How can a tax meant to curtail corruption be considered bad? Introduced in 2012, the Angel Tax is being perceived as a devil by Indian startups. Before we get into the reasons as to why India’s Angel Tax is a big deal for startups, let’s understand its meaning first.

Angel Tax explained

When the amount invested by an Indian resident angel investor exceeds the ‘fair value’ of the startup, then this excess amount (and not the entire investment) is taxable at the rate of 30.9%. This difference between the value of the startup and the angel investment amount is to be treated as ‘income from other sources’ and hence is liable to be taxed as per Section 56(II) of the Income Tax Act. The targets of this act are the rich and affluent who might misuse the concept of angel investing to convert their black money into white.

So far so good, isn’t it? But here’s why the Angel Tax is a big deal for startups:

  • It is vague and therefore unfair
    The ‘fair value’ of a startup is not clearly defined. Only the book value or the discounted cash flows value of the startup is taken into account. It ignores the intangible worth of the startup in the form of goodwill, market reach, etc. Taking just the book or assets value only reduces the market price of the startup which in turn limits the angel investment amount or else the investors are taxed heavily for supposedly over-investing.
  • A drastic decline in angel investments
    Naturally, angel investments have come down by 50% in 2017 as per a TOI report. This is discouraging for many startups. Angel investment gives the impetus to any startup to eventually become financially independent. A decline in angel investors would surely mean a decline in the number of startups.
  • Bad for the Indian economy
    Startups are and continue to be a hope for developing our economy and generating new jobs. A decline in the startup sector will only be regressive for economic and employment growth. Moreover, since the tax policies pertaining to startups are relaxed in south-east Asia and the west, many startups may go in for foreign investments or even set up their ventures abroad.
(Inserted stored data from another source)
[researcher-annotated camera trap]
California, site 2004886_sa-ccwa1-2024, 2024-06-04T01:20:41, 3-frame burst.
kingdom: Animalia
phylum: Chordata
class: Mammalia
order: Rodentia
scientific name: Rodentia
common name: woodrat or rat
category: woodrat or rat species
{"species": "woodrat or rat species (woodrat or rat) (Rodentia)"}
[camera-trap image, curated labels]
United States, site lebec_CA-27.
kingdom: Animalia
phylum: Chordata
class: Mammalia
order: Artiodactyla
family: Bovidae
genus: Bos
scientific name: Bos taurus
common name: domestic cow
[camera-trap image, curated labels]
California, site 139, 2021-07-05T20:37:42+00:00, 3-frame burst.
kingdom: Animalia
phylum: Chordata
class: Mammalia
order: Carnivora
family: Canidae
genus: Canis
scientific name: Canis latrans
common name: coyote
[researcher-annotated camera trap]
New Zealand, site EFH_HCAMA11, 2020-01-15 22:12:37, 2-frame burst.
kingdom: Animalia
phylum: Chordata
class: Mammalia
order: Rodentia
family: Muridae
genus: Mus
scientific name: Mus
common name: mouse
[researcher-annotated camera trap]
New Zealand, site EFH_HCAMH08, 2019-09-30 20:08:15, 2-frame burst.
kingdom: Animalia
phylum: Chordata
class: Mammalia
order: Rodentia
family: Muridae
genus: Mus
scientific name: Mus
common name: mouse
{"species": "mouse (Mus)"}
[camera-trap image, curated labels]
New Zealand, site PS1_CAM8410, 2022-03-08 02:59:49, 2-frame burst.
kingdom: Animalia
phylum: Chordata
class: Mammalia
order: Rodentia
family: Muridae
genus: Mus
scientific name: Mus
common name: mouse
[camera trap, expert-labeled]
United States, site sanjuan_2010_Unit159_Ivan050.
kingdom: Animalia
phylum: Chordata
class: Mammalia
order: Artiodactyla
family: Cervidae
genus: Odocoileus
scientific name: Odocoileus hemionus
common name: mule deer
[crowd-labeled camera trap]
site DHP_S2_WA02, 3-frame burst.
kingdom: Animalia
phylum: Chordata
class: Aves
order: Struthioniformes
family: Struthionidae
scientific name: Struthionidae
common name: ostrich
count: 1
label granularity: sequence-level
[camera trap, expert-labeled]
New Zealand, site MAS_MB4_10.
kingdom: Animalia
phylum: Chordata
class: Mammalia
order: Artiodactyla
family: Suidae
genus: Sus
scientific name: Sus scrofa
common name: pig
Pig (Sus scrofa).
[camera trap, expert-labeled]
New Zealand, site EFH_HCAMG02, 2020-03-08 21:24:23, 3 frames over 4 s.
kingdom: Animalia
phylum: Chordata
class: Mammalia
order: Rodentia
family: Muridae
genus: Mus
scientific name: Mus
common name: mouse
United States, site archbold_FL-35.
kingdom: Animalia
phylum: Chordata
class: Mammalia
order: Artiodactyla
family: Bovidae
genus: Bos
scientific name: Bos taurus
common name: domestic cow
This can affect the Indian Rupee value.
  • Very limited exemption
    Only the companies that come under the Startup India policy and under the category of “innovative” startups are spared from this tax. But there are many restrictions for an innovative startup too – it has to be recognized so by the Inter-ministerial Board of Certification, its turnover should not exceed 25 crores, etc.

There is a ray of hope though with the recent announcement by Amitabh Kant, NITI Ayog CEO, about formalizing the conditions of the Angel Tax soon. Till then, the IT officials have been told not to take any rash decisions concerning startups.